# RECORD EXTRACTS
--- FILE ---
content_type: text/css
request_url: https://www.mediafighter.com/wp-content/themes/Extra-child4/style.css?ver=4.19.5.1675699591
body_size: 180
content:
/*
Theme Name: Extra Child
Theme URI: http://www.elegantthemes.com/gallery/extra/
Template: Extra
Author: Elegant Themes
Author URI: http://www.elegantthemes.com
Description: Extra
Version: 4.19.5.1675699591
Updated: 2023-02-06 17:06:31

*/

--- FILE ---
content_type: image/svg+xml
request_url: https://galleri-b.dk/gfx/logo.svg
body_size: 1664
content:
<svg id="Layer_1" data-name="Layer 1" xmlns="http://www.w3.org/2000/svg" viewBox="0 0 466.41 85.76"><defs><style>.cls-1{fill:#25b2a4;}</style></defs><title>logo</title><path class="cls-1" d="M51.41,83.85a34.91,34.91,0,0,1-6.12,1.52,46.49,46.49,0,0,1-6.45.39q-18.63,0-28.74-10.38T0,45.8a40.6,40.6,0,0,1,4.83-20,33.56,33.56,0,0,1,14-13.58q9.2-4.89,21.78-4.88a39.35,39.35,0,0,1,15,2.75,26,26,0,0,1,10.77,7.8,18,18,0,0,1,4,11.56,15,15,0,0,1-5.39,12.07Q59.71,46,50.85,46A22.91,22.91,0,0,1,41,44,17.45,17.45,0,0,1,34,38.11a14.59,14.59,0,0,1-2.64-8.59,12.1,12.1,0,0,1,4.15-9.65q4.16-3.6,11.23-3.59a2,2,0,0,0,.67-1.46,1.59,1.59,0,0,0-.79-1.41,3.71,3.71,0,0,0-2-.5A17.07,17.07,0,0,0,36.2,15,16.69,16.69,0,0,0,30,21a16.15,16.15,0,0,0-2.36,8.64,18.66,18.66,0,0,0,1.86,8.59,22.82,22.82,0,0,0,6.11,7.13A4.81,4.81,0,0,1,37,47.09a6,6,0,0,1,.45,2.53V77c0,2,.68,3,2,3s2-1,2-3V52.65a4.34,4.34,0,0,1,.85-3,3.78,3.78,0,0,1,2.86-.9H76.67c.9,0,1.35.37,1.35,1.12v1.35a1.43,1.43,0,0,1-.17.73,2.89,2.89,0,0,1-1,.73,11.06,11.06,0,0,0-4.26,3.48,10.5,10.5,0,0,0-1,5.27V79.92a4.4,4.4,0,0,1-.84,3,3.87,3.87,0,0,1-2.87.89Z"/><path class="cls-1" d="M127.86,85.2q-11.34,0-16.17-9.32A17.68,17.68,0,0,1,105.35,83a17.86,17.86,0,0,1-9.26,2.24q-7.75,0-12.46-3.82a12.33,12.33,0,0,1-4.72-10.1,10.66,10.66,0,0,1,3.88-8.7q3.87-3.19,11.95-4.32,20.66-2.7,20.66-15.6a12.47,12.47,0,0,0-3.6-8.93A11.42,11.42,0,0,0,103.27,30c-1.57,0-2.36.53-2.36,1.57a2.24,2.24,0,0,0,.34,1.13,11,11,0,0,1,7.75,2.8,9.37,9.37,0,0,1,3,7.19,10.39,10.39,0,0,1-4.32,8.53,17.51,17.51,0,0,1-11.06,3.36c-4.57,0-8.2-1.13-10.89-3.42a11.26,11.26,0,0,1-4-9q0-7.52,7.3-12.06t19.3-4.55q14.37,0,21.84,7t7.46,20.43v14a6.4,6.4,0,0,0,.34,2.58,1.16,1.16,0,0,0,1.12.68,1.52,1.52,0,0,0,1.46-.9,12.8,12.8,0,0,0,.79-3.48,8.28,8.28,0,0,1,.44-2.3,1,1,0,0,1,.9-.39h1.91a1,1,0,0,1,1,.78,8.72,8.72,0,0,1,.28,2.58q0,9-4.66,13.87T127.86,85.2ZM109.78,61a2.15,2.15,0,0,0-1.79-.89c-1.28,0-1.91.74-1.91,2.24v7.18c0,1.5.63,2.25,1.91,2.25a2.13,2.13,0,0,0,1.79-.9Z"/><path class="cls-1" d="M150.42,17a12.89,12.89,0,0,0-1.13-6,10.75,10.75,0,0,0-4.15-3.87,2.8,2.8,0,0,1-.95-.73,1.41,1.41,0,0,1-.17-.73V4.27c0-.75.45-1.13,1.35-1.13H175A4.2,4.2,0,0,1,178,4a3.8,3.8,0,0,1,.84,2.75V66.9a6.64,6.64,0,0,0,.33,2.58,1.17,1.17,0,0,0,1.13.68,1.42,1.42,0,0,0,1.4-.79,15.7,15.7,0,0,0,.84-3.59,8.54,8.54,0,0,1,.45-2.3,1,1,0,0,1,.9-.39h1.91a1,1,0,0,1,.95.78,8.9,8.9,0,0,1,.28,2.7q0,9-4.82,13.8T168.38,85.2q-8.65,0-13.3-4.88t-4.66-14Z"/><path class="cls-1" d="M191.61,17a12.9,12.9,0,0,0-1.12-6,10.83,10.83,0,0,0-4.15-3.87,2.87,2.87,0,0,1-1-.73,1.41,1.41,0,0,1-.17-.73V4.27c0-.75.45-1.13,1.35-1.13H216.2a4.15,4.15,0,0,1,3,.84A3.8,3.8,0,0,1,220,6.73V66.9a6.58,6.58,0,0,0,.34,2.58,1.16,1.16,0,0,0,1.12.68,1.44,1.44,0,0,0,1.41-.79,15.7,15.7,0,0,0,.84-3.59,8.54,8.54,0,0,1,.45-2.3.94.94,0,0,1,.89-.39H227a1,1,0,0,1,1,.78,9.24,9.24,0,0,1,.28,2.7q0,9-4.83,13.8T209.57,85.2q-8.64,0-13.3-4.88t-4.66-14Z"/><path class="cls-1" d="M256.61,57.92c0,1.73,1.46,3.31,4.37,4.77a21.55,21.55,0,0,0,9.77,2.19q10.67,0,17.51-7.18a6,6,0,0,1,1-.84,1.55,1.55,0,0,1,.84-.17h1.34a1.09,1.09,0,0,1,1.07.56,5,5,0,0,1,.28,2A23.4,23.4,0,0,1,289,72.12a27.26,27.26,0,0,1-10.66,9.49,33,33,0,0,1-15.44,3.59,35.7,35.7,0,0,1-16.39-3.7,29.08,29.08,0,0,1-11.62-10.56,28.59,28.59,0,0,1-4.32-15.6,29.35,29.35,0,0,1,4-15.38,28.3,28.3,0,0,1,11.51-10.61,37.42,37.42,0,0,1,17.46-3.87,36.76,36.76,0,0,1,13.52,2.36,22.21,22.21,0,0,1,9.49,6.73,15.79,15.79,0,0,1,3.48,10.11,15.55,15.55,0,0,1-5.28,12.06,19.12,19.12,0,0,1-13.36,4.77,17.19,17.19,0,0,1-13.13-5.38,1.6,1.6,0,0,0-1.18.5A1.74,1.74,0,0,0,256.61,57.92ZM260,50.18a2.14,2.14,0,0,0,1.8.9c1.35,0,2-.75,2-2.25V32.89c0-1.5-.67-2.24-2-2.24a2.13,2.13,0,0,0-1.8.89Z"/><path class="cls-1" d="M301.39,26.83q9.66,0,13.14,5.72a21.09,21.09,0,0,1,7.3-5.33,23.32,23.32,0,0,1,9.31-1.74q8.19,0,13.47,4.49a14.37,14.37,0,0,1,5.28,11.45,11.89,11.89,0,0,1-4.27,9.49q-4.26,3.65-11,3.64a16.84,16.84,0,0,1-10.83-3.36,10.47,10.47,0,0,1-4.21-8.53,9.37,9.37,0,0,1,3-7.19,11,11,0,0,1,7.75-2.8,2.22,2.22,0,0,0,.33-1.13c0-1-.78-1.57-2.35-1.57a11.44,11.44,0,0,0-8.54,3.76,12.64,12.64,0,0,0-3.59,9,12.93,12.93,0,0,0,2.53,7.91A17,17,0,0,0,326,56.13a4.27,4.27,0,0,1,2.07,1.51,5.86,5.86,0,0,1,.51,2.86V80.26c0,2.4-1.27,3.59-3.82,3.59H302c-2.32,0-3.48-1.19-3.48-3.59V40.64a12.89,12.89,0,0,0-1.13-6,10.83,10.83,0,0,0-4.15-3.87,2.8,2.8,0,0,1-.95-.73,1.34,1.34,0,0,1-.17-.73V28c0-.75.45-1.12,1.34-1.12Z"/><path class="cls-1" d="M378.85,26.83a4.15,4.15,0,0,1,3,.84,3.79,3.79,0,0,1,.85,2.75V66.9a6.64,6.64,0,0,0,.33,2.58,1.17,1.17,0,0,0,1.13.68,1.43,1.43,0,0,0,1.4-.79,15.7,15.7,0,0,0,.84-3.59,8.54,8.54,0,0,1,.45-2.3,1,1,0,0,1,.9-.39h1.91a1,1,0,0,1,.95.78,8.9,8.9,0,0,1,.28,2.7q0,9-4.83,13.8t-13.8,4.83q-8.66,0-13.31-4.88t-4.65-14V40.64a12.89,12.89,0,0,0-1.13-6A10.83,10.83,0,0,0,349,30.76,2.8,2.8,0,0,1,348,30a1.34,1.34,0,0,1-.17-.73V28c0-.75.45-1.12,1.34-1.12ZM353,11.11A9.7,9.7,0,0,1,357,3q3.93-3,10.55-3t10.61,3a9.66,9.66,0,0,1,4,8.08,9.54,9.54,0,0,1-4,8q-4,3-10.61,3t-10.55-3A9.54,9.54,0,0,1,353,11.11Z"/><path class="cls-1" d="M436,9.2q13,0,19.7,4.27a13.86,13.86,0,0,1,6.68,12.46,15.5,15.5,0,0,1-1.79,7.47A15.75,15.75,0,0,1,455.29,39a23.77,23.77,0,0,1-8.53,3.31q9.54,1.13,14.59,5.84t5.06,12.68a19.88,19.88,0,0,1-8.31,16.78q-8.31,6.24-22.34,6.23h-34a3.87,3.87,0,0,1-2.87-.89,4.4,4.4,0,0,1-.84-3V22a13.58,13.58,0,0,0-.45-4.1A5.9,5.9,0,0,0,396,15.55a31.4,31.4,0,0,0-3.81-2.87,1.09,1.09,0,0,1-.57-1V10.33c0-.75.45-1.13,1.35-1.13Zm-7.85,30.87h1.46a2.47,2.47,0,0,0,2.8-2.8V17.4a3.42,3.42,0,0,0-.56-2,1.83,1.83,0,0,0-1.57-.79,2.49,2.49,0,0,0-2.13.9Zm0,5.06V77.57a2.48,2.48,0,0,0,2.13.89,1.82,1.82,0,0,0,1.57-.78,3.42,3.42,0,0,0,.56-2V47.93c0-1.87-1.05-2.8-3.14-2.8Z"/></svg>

# WHAT THE TASK REQUIRES
Filter the material for the word "Author" and copy each matching line.

# ANSWER SPACE
Author: Elegant Themes
Author URI: http://www.elegantthemes.com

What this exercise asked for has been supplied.